> [Work to complete]:
Begin with the line containing "Which one, drawn from" and copy each line exactly through the last line of the entries, inclusive.

> [Records for this exercise]:
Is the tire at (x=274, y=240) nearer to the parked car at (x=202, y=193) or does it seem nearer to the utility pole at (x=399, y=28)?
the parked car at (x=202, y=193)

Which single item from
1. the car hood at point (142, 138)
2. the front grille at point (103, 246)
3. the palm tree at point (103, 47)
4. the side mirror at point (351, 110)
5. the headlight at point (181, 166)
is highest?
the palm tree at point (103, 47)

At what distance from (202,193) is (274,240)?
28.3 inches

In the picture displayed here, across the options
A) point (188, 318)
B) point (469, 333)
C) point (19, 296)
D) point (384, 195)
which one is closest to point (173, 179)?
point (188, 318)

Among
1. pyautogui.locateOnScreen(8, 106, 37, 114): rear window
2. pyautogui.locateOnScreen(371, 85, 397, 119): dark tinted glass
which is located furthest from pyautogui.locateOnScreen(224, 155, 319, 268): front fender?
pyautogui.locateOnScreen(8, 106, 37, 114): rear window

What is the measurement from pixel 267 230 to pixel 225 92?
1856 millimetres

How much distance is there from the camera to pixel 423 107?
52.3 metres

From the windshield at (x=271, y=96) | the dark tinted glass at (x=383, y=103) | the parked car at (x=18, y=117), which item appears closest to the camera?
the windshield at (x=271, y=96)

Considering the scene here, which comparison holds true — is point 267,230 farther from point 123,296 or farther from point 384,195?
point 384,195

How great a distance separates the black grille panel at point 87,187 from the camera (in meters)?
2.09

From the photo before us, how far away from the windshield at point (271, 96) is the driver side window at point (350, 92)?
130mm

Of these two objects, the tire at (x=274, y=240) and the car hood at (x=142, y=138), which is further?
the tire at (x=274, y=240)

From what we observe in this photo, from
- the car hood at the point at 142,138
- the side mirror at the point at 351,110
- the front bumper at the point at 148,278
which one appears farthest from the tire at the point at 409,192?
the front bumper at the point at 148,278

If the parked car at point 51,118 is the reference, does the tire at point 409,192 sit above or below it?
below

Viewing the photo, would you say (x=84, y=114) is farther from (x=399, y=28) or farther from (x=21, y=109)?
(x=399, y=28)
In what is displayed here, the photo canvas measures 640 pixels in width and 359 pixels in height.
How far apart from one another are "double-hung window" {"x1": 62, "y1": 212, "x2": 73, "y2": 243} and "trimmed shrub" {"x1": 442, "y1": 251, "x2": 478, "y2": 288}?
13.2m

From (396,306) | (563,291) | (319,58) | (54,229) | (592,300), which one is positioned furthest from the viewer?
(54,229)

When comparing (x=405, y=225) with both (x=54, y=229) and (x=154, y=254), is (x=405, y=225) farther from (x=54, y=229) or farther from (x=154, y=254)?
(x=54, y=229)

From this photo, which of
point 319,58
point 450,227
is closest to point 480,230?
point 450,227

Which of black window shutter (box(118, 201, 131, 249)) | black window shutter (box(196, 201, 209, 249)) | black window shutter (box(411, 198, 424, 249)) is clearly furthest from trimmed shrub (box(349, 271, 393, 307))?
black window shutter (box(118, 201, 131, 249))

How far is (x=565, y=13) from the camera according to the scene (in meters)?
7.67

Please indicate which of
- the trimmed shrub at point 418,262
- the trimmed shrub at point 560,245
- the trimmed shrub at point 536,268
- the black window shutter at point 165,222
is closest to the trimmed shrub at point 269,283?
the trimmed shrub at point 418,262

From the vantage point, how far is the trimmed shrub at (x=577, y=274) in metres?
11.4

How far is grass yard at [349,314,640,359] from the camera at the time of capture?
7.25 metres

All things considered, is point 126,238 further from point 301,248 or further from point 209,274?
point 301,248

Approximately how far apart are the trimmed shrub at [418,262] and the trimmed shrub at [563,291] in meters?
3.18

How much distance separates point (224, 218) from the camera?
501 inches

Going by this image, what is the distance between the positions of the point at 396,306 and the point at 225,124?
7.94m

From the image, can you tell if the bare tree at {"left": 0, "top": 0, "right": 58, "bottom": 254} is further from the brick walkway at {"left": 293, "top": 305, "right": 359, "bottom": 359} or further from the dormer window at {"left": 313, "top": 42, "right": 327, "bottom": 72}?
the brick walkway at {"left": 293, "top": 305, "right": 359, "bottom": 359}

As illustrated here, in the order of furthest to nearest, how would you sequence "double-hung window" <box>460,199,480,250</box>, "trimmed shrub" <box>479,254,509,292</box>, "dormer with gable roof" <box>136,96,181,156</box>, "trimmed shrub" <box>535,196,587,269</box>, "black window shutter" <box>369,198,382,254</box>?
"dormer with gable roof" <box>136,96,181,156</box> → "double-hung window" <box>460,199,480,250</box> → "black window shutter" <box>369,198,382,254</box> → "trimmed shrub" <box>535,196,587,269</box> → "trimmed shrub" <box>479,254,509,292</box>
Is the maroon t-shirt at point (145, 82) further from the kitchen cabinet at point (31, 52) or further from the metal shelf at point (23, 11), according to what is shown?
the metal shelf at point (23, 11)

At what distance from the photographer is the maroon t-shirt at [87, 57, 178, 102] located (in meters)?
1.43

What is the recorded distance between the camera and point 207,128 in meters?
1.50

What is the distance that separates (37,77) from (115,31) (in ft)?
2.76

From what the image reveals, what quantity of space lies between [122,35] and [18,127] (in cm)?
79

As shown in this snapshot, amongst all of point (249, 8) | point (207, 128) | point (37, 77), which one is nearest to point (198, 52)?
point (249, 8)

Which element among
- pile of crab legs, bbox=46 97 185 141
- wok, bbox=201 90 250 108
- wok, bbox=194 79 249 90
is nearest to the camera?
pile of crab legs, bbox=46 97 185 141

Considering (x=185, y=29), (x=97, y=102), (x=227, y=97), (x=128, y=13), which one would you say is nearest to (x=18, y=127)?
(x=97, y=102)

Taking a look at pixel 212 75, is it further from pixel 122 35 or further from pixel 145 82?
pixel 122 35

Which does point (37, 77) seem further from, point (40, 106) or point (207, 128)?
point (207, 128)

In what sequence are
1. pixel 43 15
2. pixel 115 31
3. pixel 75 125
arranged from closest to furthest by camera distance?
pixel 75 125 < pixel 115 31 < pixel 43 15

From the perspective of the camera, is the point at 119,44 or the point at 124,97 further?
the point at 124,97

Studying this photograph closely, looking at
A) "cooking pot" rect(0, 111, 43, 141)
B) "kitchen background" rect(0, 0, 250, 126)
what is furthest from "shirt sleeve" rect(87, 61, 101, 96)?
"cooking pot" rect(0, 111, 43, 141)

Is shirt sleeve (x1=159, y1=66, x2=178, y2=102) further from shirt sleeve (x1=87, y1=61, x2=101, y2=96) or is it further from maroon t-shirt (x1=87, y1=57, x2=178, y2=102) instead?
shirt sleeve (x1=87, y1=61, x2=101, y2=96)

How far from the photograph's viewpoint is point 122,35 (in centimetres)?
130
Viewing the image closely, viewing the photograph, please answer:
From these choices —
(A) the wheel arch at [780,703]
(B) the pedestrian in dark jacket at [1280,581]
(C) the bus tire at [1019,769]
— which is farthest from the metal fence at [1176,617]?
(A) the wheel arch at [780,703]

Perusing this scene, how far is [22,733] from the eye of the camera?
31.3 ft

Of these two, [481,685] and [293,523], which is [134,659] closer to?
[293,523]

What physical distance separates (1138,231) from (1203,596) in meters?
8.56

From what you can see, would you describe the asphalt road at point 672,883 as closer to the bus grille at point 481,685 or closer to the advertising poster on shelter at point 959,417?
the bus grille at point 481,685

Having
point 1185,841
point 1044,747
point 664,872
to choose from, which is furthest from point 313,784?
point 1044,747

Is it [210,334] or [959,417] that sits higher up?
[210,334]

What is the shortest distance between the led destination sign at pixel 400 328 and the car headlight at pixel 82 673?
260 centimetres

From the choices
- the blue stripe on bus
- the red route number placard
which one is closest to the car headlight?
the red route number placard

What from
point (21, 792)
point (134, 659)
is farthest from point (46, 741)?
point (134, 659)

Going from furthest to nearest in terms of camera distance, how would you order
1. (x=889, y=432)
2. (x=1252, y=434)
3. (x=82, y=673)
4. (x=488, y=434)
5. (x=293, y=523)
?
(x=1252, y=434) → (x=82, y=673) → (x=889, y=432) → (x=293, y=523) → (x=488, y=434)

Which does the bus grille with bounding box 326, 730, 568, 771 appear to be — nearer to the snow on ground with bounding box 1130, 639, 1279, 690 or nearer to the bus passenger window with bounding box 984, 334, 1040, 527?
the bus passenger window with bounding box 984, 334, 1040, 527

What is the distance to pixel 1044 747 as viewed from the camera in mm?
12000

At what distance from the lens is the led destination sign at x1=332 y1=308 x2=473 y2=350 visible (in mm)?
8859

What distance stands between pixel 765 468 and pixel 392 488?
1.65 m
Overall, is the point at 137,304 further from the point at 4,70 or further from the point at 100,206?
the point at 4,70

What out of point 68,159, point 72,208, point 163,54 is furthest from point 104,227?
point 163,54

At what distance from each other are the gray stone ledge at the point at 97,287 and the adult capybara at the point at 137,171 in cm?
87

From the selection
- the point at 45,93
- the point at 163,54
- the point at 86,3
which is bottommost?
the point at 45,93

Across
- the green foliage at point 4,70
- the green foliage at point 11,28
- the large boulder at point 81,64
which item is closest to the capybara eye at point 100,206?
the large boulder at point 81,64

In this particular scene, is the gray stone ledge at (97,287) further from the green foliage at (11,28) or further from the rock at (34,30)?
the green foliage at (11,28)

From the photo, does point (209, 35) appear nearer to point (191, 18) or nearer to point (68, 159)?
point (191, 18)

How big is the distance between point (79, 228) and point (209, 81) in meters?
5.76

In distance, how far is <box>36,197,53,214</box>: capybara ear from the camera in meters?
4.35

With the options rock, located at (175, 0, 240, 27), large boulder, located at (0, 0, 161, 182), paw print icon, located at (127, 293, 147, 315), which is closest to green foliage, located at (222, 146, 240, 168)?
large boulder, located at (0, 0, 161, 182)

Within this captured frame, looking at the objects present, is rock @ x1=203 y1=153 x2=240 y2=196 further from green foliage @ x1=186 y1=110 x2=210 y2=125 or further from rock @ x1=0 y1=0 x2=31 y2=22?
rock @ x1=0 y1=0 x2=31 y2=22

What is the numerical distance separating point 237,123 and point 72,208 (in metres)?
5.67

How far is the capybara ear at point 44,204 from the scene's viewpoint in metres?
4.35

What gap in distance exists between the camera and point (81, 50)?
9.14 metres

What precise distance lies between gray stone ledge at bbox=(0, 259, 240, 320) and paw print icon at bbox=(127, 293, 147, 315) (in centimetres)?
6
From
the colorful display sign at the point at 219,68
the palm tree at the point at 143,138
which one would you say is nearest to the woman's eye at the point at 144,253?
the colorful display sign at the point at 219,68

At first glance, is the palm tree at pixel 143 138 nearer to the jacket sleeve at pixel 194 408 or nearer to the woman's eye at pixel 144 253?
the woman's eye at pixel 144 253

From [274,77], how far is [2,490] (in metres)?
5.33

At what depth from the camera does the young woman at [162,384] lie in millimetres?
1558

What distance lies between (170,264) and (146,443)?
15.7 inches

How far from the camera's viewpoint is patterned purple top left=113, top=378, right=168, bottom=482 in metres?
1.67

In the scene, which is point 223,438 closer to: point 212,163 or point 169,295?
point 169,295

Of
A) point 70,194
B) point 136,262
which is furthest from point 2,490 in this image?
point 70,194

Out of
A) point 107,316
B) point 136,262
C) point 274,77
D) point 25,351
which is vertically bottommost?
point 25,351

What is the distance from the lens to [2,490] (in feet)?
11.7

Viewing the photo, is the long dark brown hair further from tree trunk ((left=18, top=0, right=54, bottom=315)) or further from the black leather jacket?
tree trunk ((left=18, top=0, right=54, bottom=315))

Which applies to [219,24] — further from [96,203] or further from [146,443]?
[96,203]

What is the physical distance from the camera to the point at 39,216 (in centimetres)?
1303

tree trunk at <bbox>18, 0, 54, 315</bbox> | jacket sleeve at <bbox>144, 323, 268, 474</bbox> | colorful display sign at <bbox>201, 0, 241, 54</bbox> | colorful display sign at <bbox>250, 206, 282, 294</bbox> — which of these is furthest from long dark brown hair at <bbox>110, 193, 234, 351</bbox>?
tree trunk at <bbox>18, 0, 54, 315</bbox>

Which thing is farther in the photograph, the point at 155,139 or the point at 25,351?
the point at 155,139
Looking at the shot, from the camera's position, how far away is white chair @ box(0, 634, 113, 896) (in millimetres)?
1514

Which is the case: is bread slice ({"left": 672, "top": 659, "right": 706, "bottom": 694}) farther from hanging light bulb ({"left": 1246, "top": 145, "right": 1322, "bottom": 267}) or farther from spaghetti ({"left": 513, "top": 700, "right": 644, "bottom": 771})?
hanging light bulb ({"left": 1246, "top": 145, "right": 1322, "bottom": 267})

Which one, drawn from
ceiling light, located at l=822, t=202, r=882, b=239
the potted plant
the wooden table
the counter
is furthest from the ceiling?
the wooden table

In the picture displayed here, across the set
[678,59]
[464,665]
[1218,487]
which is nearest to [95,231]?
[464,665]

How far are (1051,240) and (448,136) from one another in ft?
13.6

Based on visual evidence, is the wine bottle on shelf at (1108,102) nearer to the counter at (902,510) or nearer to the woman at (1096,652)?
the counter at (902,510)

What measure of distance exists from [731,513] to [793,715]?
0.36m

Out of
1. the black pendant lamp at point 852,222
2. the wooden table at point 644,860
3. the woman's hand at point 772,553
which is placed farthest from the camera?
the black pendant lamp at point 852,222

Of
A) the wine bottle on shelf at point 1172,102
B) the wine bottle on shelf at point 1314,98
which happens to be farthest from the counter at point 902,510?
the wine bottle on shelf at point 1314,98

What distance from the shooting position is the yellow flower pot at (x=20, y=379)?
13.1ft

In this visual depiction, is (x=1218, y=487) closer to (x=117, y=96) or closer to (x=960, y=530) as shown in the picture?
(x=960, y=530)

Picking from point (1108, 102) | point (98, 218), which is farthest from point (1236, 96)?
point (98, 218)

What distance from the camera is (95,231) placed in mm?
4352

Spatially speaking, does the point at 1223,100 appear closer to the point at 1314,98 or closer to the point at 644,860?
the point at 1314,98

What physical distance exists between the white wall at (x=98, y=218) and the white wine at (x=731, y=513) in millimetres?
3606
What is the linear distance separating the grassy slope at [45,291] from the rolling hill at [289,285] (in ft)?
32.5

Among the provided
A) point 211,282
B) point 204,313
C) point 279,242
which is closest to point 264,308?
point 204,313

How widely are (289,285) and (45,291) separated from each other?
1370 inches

> [Solution for this task]:
Which one, drawn from
ceiling light, located at l=822, t=202, r=882, b=239
the potted plant
the wooden table
the counter
is furthest from the ceiling?
the wooden table

In the picture displayed here, across the set
[678,59]
[464,665]
[1218,487]
which is nearest to [95,231]?
[464,665]

How far are (1051,240) and (448,136) from one another in ft?
13.6

Based on visual evidence, is the wine bottle on shelf at (1108,102) nearer to the counter at (902,510) or nearer to the woman at (1096,652)?
the counter at (902,510)

What measure of distance exists from [731,513] to [793,715]?
0.36m

Out of
1. the black pendant lamp at point 852,222
2. the wooden table at point 644,860
3. the woman's hand at point 772,553
which is placed farthest from the camera?
the black pendant lamp at point 852,222

Of
A) the wine bottle on shelf at point 1172,102
B) the wine bottle on shelf at point 1314,98
which happens to be farthest from the counter at point 902,510?
the wine bottle on shelf at point 1314,98

What distance from the shooting position is the yellow flower pot at (x=20, y=379)?
13.1ft

In this visual depiction, is (x=1218, y=487) closer to (x=117, y=96) or closer to (x=960, y=530) as shown in the picture?
(x=960, y=530)

Picking from point (1108, 102) | point (98, 218), which is farthest from point (1236, 96)?
point (98, 218)

What distance from the camera is (95,231) placed in mm?
4352

Spatially speaking, does the point at 1223,100 appear closer to the point at 1314,98 or closer to the point at 644,860?
the point at 1314,98

What physical distance exists between the white wall at (x=98, y=218) and the white wine at (x=731, y=513) in millimetres?
3606
What is the linear distance separating the grassy slope at [45,291] from the rolling hill at [289,285] (in ft)?
32.5

Among the provided
A) point 211,282
B) point 204,313
C) point 279,242
which is closest to point 264,308?
point 204,313

How widely are (289,285) and (45,291) separated from each other?
1370 inches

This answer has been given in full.